Edit: nuria looked on log database and these fields are empty there as well so this table is OK

Empty event_token event_userBuckets

ServerSideAccountCreation_17719237

+-----------------+--------------------+----+-----------+-----------------+
|          webhost|                uuid|  dt|event_token|event_userBuckets|
+-----------------+--------------------+----+-----------+-----------------+
|www.mediawiki.org|71b24e6ea6c850d7a...|null|           |                 |
|www.mediawiki.org|ae5e00a2ba09530e8...|null|           |                 |
|www.mediawiki.org|73204f3c21e559f68...|null|           |                 |
|www.mediawiki.org|1d5ef461886f5d069...|null|           |                 |
|www.mediawiki.org|b47e28f8e2845d1c8...|null|           |                 |
|www.mediawiki.org|b074061ce0e259bda...|null|           |                 |
|www.mediawiki.org|553c3b6bd13c58419...|null|           |                 |
|www.mediawiki.org|e6abc691daab5c378...|null|           |                 |
|www.mediawiki.org|787de163665357cba...|null|           |                 |
|www.mediawiki.org|bc571da7196052cbb...|null|           |                 |
+-----------------+--------------------+----+-----------+-----------------+

nuria looked on log database and these two columns are also empty so this table is OK

PageContentSaveComplete_5588433 userAgent column is null that might be actually correct but let's check it out

Edit: userAgent column on that table is null, so it seems this schema is correct

MobileWikiAppArticleSuggestions_10590869_15423246 event_pageTitle is null

Edit: event_pageTitle is null also in the original schema so it seems this schema is correct

I just did some spot checking, we probably need to take a look at these to see if these are issues and if so, if they can be fixed globally (cc @Milimetric )

Some comments:

We do not need to scoop the following tables as that data exists on events database and mediawiki_history, let's remove them from the backup directory.
... [everything like /wmf/data/archive/backup/mysql/eventlogging-all-old-tables/sqoop-import-log-mediawiki_page_*]

Done

@Nuria it seems to me all the other issues you found are not issues?

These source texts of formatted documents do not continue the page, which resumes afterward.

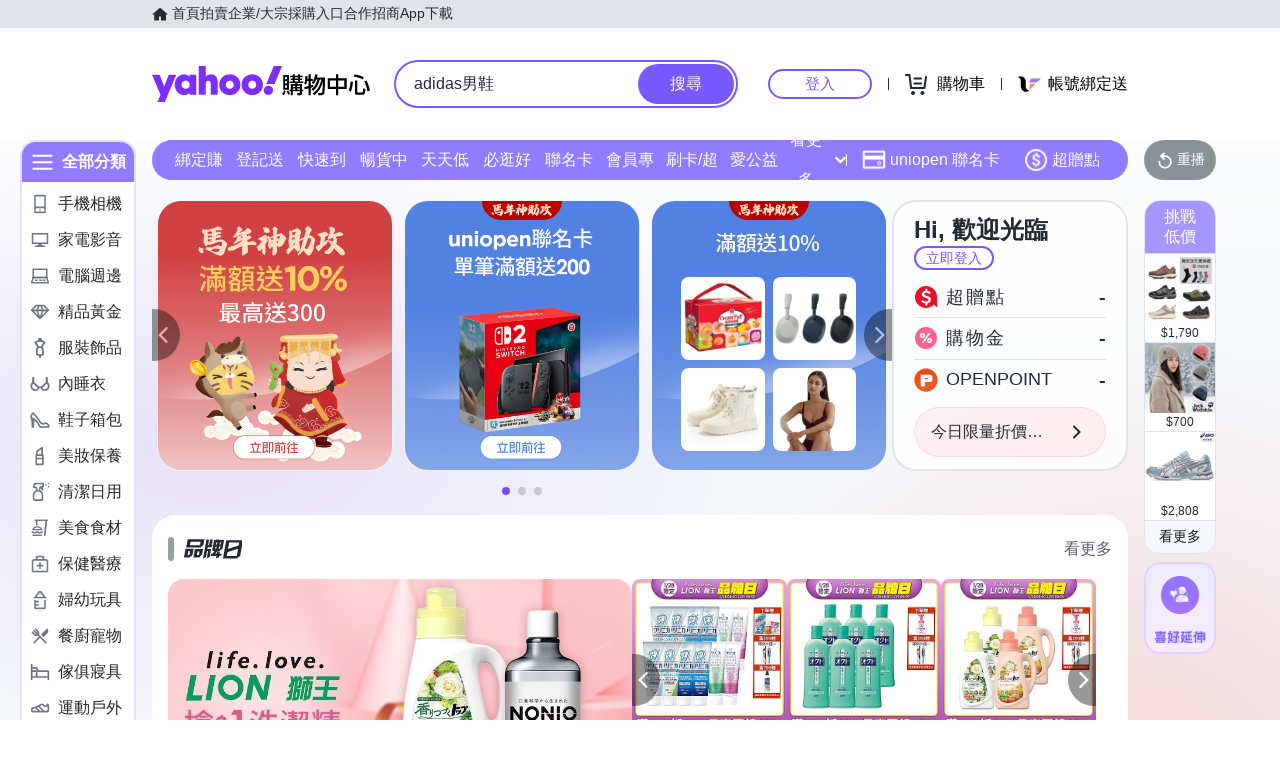

--- FILE ---
content_type: application/javascript; charset=utf-8
request_url: https://bw.scupio.com/ssp/initid.aspx?mode=L&cb=0.13972310493324924&mid=0
body_size: 247
content:
cb({'id':'CGL20260128141308103703'});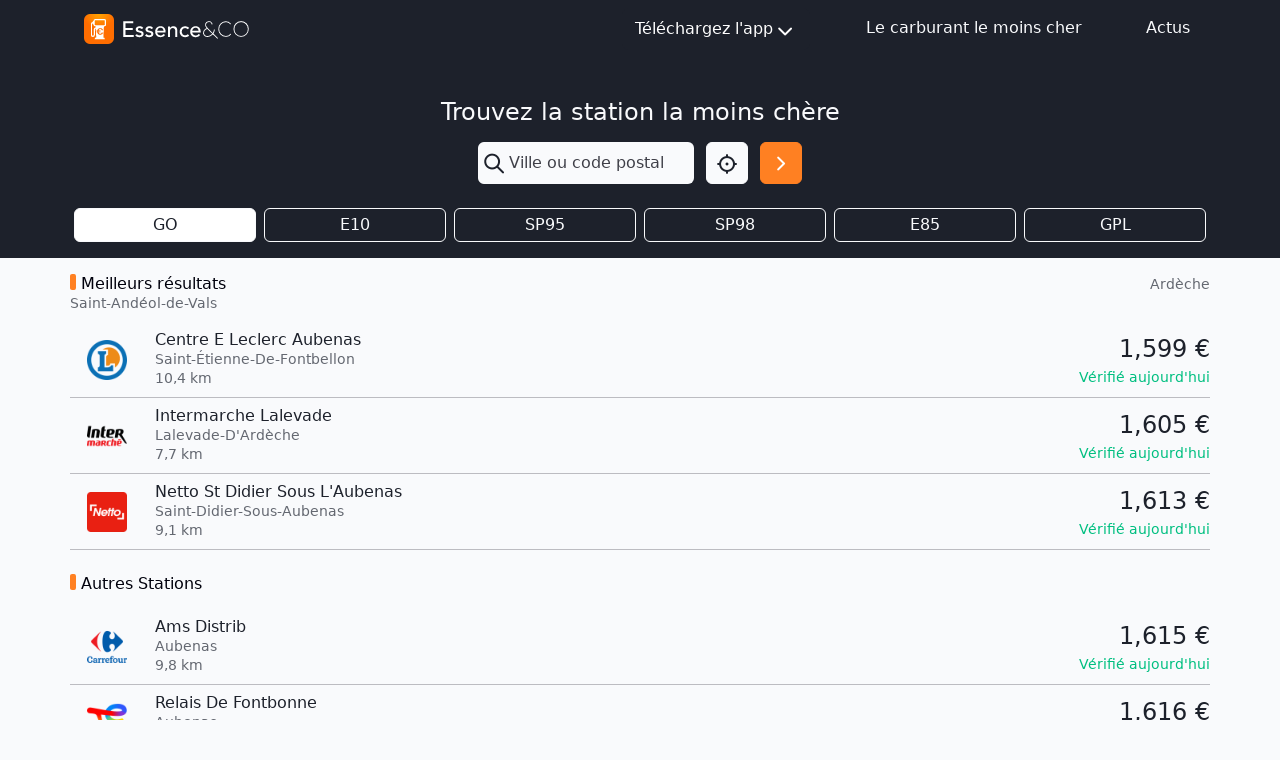

--- FILE ---
content_type: text/html; charset=utf-8
request_url: https://www.google.com/recaptcha/api2/aframe
body_size: 266
content:
<!DOCTYPE HTML><html><head><meta http-equiv="content-type" content="text/html; charset=UTF-8"></head><body><script nonce="lxu_T6ObiZCXbfVsW42yog">/** Anti-fraud and anti-abuse applications only. See google.com/recaptcha */ try{var clients={'sodar':'https://pagead2.googlesyndication.com/pagead/sodar?'};window.addEventListener("message",function(a){try{if(a.source===window.parent){var b=JSON.parse(a.data);var c=clients[b['id']];if(c){var d=document.createElement('img');d.src=c+b['params']+'&rc='+(localStorage.getItem("rc::a")?sessionStorage.getItem("rc::b"):"");window.document.body.appendChild(d);sessionStorage.setItem("rc::e",parseInt(sessionStorage.getItem("rc::e")||0)+1);localStorage.setItem("rc::h",'1768981210952');}}}catch(b){}});window.parent.postMessage("_grecaptcha_ready", "*");}catch(b){}</script></body></html>

--- FILE ---
content_type: image/svg+xml
request_url: https://mon-essence.fr/static/img/icn-facebook.svg
body_size: 271
content:
<svg xmlns="http://www.w3.org/2000/svg" width="32.135" height="60" viewBox="0 0 32.135 60">
  <path id="icn-facebook" d="M31.639,33.75l1.666-10.859H22.886V15.845c0-2.971,1.455-5.866,6.122-5.866h4.737V.734A57.763,57.763,0,0,0,25.336,0c-8.58,0-14.189,5.2-14.189,14.616v8.276H1.609V33.75h9.538V60H22.886V33.75Z" transform="translate(-1.609)" fill="#f9fafc"/>
</svg>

I had looked at null columns too to make sure they match the source and I didn't find any problems. So we can call the data good and move on as far as I can tell?

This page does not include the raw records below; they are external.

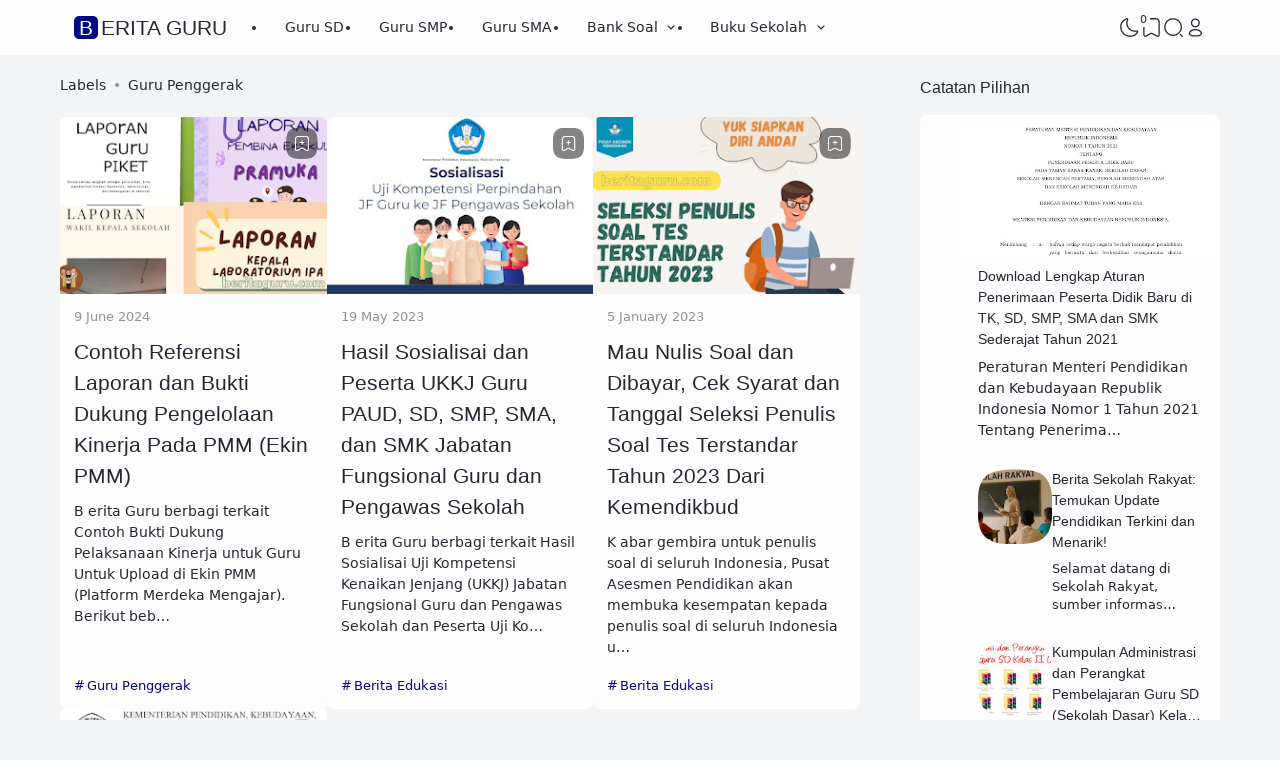

--- FILE ---
content_type: text/html; charset=utf-8
request_url: https://www.google.com/recaptcha/api2/aframe
body_size: 268
content:
<!DOCTYPE HTML><html><head><meta http-equiv="content-type" content="text/html; charset=UTF-8"></head><body><script nonce="v3oWKwpyKA7lm34AAtDpmQ">/** Anti-fraud and anti-abuse applications only. See google.com/recaptcha */ try{var clients={'sodar':'https://pagead2.googlesyndication.com/pagead/sodar?'};window.addEventListener("message",function(a){try{if(a.source===window.parent){var b=JSON.parse(a.data);var c=clients[b['id']];if(c){var d=document.createElement('img');d.src=c+b['params']+'&rc='+(localStorage.getItem("rc::a")?sessionStorage.getItem("rc::b"):"");window.document.body.appendChild(d);sessionStorage.setItem("rc::e",parseInt(sessionStorage.getItem("rc::e")||0)+1);localStorage.setItem("rc::h",'1769190085667');}}}catch(b){}});window.parent.postMessage("_grecaptcha_ready", "*");}catch(b){}</script></body></html>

Once we agree on proceeding, I'll probably reimage db1108 to Buster wiping all the data to start fresh, keep it in mind before giving me the green light :) (we do have a backup on HDFS though).

Spot checked also TaskRecommendation_9266319, WikimediaBlogVisit_5308166, ServerSideAccountCreation_17706338, QuickSurveysResponses_15266417, UploadWizardStep_18973101

I think we can call the export good (yay!) and move on with decomissioning machine, thanks @Milimetric for the ALWAYS FUN scoop work

This one wasn't bad! If we ever need to sqoop a bunch of tables, the python script I wrote should be almost-generic. Basically, it seems we had already caught all the edge cases with our other sqoop work. Applying all of them at once, generically to the schemas as read from INFORMATION_SCHEMA seems to just work.

@Nuria @Milimetric do I have the green light to wipe db1108 and reimage it to Buster? I'll then apply the new config to become our backup db node.